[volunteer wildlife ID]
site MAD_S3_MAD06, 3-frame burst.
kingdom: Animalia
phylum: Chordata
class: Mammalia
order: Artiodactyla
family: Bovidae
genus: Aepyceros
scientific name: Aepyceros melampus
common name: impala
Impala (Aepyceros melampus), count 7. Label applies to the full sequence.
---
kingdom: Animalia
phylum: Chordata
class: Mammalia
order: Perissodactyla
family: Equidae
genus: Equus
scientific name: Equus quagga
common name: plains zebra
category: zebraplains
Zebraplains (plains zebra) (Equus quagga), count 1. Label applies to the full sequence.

···

__Task directions__:
Each record above, from first to last, should be written out again exactly.

__Answer__:
[volunteer wildlife ID]
site MAD_S3_MAD06, 3-frame burst.
kingdom: Animalia
phylum: Chordata
class: Mammalia
order: Artiodactyla
family: Bovidae
genus: Aepyceros
scientific name: Aepyceros melampus
common name: impala
Impala (Aepyceros melampus), count 7. Label applies to the full sequence.
---
kingdom: Animalia
phylum: Chordata
class: Mammalia
order: Perissodactyla
family: Equidae
genus: Equus
scientific name: Equus quagga
common name: plains zebra
category: zebraplains
Zebraplains (plains zebra) (Equus quagga), count 1. Label applies to the full sequence.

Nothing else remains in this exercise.